* Passage for review:
And that goes double for any young people who reach out. When I was a middle schooler, I got very involved with the Philadelphia AIDS walk. I called adults I knew from my religious community, neighbors, family, and friends. All were touched (or perhaps felt obligated) and nearly every single person I ever asked to sponsor me said yes. Perhaps I was lucky in the community I grew up in–I learned the lesson that when you work for a good cause and ask people to join you, they generally will. I hope young people growing up today learn the same lesson.

I have several set levels of giving. I will generally give:

  • $1 to anyone who asks and seems to be in need (often given directly while in the neighborhood)
  • $36 in response to requests from friends who takes the time to reach out personally about a cause they care about
  • $360 to a cause that I think is important but not a specific focus
  • $720+ a cause which I think is important, efficient, and is a strategic giving priority

Should I give time or just money?

Some people dedicate their lives and careers to social change and as a result have lower incomes and fewer dollars to give or don’t give money at all. They are giving a lot of their life energy and time to the cause through their work. Other people give a lot of money, but their work is less justice-focused. In both cases, people are doing laudable things. You can certainly choose one or the other.

But you don’t *have* to choose one over the other. You can do both. Most of our clients do.

Regardless of your job, you can also donate time. You can knock doors for a campaign, mentor kids, help returning citizens learn job skills, or so many other amazing things. This is valuable too and, as-above, can be combined with a career in the common good and/or committed significant resources to charitable/justice purposes.

* Task set:
1 - In the passage on charitable giving, how much does the writer generally give when a friend reaches out personally about a cause they care about?
2 - Summarize the passage on charitable giving in two sentences.
3 - Resume the passage on charitable giving after its last sentence and keep writing it.
The material after the passage on giving is separate from it.

* Supplied data:
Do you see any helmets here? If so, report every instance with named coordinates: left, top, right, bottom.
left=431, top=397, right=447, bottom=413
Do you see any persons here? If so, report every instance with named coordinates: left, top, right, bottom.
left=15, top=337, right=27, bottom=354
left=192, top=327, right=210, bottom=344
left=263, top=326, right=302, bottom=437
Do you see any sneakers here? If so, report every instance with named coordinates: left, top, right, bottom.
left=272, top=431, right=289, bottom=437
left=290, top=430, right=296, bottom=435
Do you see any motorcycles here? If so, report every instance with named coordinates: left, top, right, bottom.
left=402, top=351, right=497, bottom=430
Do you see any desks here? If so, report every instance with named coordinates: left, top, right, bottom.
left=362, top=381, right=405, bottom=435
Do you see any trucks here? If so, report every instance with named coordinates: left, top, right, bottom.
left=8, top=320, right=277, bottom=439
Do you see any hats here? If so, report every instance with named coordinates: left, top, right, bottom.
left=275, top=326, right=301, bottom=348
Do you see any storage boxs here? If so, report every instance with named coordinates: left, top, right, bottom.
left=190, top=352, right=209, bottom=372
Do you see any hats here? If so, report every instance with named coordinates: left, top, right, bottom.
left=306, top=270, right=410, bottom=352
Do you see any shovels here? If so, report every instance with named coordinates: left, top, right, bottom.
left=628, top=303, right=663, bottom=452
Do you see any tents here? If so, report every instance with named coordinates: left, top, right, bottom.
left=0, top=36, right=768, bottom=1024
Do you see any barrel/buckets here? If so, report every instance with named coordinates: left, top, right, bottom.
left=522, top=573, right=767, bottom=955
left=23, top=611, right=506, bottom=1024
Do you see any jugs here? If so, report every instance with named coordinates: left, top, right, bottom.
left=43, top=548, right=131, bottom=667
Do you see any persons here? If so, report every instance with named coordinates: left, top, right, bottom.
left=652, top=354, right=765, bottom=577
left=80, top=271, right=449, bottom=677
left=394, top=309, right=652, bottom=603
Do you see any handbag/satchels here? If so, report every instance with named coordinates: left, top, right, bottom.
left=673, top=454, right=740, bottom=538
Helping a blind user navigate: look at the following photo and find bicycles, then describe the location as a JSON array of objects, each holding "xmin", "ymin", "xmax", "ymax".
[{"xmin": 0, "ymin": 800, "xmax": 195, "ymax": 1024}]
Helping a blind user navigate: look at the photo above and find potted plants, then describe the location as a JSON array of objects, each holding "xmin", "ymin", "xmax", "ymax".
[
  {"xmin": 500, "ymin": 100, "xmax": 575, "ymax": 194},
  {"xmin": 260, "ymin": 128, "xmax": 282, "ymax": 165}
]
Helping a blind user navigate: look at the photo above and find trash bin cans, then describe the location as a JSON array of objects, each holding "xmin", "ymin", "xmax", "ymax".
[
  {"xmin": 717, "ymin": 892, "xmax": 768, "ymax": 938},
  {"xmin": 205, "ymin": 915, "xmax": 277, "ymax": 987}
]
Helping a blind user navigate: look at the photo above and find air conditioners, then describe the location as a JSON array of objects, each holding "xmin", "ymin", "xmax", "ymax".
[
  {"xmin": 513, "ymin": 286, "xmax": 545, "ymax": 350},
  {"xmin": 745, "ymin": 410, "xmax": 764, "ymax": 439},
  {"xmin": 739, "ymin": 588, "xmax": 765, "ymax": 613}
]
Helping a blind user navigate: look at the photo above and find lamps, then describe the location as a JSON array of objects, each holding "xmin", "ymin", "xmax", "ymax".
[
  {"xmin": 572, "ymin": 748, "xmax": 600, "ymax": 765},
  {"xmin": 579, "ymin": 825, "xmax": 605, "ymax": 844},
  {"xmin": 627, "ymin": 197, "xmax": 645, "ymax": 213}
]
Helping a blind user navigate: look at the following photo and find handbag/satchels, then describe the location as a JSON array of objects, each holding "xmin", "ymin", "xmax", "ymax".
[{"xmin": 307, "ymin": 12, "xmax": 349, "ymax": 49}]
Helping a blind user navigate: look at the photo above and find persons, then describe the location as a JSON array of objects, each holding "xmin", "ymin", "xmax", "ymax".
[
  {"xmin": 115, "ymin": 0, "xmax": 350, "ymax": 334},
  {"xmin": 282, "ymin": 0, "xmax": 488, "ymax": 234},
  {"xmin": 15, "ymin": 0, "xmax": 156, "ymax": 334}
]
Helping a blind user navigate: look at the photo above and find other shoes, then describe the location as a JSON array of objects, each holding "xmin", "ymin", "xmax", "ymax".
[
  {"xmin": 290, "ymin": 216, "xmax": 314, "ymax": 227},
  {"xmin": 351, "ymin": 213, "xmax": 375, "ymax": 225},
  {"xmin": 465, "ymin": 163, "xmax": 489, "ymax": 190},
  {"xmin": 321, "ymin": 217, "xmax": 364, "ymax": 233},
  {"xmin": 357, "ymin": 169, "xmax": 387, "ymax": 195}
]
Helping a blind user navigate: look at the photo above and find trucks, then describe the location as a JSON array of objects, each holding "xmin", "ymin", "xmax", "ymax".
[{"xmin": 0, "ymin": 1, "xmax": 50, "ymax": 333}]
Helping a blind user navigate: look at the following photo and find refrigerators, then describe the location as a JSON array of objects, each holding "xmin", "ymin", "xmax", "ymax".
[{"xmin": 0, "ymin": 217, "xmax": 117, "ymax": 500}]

* Your written answers:
1 - $36.

2 - The writer gives set amounts depending on the request, from $1 to anyone who asks and seems to be in need up to $720 or more for a cause that is important, efficient, and a strategic giving priority. The writer also says people do not have to choose between giving time and giving money, since anyone can donate time through activities like knocking doors or mentoring kids, and most of the writer's clients do both.

3 -
Personally, I spend a lot of time working on improving government through electoral organizing and advocacy. Currently, I am the chair of Janeese Lewis George’s (successful!) DC Council campaign. It’s been an incredible experience. I met Janeese before she decided to run for office and helped her think through what a campaign would look like: I helped develop the strategic plan, coordinate the launch, and build the campaign’s infrastructure. So many amazing people joined us along the way. When we hired a staff who managed day-to-day responsibilities, I remained a lot more involved than a typical campaign chair. Janeese was a powerful and clear critic of the failing model of policing, insisting we’d need to re-imagine it. She was attacked with great intensity for her criticism of the out-dated approaches the MPD was using. Despite being outspent by hundreds of thousands of dollars, her moral clarity, capability, smarts, deep community connections, support from volunteers, and powerful message, including personal stories, led to a decisive primary victory against the best funded incumbent in the city. She won the primary election with 55% of the vote and the general election with 92%. Even before she was inaugurated, politics began to meaningfully change. I average around 20 hours per week of work for the campaign for a bit more than a year-and-a-half. It was an intense compliment to my commitments to my family (thanks Becca!) and work (thanks Ari and Bridget!). It has been been one of the most fulfilling experiences of my life.

It’s good to use time to make the world a better place and also resources. You don’t have to choose!

Action steps

Now it’s time to think about the charities, causes, and campaigns you want to be a part of. Think about the work that you want to support—whether it’s distributing food to people temporarily down on their luck, supporting multinational efforts to develop self-sufficiency in poorer countries, fighting climate change, electing better politicians, or donating to the arts. Your priorities should determine which organizations get your money.

Think about giving to political candidates who share your priorities. Remember that even though political gifts are not as certain to have an impact as direct donations, they can have a very large effect when they succeed.

Don’t forget to set aside money for giving to people who ask you—whether they are needy people in your neighborhood or friends and co-workers raising money for their favorite causes.

Consider donating your time and skills along with money. Volunteering is part of giving—and it has its own rewards.